There's no question that the iPhone changed the broadband Internet. As opposed to the "dumb" phone that produced a dial tone and nothing else, the iPhone initiated a multidimensional cage match in which connectivity (Verizon), device (Apple), content (Facebook) and service (Amazon) providers compete for consumer allegiance. The result has been a torrent of innovation, generating growth, income and employment, and dramatic change in our daily lives.
But those dynamics are now challenged by a court case coming to a close in California, in which Apple is seeking a ban on the importation of new-generation Samsung phones and tablets, claiming patent infringement.
Apple claims — and previous courts have accepted — that Samsung infringed on five specific Apple patents for such features as "slide to open." But the remedy Apple proposes includes damages of $40 per new device sold; in a different case involving Motorola, Apple valued one of these patents at one-20th of the figure it now demands.
But Apple's bet is that it can get more from a jury than from a business negotiation, which raises important issues about the nature of patents, the evolution of the broadband Internet, and long-term economic performance.

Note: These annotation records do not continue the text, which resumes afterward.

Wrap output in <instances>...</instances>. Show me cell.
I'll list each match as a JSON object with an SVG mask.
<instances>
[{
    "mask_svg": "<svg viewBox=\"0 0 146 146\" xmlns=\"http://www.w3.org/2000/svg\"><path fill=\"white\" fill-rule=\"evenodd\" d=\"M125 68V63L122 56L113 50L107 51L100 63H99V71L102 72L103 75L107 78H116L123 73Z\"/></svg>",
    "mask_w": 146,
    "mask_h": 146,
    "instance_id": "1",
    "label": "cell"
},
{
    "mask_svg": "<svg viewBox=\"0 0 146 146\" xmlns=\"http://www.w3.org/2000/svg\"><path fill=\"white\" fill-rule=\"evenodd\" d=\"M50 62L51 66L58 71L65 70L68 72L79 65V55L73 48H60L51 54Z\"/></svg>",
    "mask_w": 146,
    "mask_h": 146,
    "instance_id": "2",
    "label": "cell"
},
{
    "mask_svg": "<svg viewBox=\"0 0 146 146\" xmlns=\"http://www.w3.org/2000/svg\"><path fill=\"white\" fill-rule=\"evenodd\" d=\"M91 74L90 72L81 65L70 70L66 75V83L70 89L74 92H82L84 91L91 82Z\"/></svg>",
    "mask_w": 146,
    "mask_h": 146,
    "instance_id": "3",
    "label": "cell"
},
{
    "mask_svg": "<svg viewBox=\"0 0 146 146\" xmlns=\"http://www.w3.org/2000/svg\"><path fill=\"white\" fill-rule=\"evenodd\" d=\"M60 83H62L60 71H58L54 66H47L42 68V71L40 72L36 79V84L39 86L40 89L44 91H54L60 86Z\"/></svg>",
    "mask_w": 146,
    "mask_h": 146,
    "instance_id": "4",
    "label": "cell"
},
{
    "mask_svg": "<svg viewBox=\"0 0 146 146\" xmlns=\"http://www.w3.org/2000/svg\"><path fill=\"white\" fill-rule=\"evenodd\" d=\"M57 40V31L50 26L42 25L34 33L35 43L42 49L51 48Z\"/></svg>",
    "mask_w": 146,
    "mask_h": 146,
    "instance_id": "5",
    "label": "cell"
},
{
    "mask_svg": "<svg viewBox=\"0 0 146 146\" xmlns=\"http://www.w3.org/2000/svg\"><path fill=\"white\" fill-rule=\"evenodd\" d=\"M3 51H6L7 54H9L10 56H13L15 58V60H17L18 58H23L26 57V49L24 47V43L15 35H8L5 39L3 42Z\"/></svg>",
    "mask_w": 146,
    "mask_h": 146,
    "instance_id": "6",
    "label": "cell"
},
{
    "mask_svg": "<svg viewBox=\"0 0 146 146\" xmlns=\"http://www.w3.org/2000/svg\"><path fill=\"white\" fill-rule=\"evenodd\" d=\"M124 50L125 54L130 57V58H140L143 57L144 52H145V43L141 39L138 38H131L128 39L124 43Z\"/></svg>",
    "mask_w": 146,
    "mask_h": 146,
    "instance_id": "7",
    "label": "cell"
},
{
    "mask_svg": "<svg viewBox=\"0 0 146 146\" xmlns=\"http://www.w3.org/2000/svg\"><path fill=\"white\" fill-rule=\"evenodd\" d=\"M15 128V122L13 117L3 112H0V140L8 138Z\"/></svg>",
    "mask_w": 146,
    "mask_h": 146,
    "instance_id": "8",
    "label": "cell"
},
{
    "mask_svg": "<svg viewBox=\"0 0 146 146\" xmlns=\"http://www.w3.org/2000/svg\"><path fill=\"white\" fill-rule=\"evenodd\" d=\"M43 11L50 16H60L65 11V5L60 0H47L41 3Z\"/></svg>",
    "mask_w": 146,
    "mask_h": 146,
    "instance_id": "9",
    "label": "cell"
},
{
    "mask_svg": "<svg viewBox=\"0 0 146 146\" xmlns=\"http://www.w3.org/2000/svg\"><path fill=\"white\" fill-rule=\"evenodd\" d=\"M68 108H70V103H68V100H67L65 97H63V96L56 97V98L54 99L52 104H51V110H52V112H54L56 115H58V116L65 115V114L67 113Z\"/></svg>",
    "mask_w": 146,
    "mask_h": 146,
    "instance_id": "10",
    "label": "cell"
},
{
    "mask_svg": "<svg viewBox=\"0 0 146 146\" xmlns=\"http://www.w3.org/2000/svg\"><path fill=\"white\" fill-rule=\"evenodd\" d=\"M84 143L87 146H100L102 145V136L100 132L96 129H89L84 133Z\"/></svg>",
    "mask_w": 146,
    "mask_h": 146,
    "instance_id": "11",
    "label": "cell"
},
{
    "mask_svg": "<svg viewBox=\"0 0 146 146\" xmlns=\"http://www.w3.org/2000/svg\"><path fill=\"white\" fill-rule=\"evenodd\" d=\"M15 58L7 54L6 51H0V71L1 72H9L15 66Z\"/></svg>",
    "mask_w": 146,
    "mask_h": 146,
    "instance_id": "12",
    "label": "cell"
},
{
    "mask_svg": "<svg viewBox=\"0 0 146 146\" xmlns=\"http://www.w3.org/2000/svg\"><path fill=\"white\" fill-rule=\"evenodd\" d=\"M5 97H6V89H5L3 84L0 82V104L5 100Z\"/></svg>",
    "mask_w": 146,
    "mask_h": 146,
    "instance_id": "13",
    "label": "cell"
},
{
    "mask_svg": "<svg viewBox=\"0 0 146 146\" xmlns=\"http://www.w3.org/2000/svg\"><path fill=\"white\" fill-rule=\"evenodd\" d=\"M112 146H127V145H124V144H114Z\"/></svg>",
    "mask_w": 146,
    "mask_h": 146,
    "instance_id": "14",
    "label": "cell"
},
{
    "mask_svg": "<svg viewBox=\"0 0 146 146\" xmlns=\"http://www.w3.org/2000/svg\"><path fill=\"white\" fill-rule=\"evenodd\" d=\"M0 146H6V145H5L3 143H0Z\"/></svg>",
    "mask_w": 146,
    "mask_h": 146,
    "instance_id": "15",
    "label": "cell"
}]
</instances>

The patent system was designed to achieve a difficult balance: provide incentives to innovators and ensure that their innovations spread throughout the economy. So it offered protections to the inventor of proverbial better mousetraps. But technological progress has changed the nature of invention — the iPhone itself was never patented. Instead, it rests on a mass of patents, as does virtually any modern product or process. Seeking outrageous settlements or an outright ban on the entire product in which an individual component plays a part ignores the balancing aspect of the patent system — the need to establish terms on which innovations are spread throughout the economy.
The judge in the case has essentially taken this view, arguing that an outright ban ignores the reality that the patents in question aren't the driving reason consumers may opt for a Samsung phone instead of an iPhone. In fact, she's more right than she imagines.
For many, smartphones are the best option for reaching the Internet. The people who catch the early bus don't have a computer at work, may rent their homes, and can meld their Internet access with their need for telephony. The advantages of Samsung products for many are not such patented features as "swipe to open," but a substantially lower price that allows consumers to participate in the digital world. Prohibiting these products or driving up their costs would harm consumers far more than any losses related to infringement.
The Apple-Samsung case brings to mind the many defects of the patent system. Patent "trolls" buy patents hoping to catch unsuspecting companies that are in violation. Damages too often relate to the value of the entire product, rather than the economic contributions of the component of the feature in question (much like Apple's $40 per phone proposal). And many analysts and industry participants contend that patents don't live up to the standard of something wholly new and innovative.
This confluence of issues is producing a business environment in which company strategies for competitiveness are premised on legal strategies rather than creating consumer value. It is the opposite of how a healthy business climate operates — the best legal framework is one that doesn't weigh on business decisions. Rather than perpetuating this environment, we need to recalibrate the system's balance between the rights of innovators and the economy's need for a stream of innovations that disseminate readily.
Apple and Samsung should be directed to resolve this issue out of court and, if necessary, be directed to go to simple, binding "best offer" arbitration.
We should take this case as a sign it is time for a revamping of patent policy.
Ev Ehrlich is president of ESC Co., an economics consulting firm, and former undersecretary of commerce in the Clinton administration.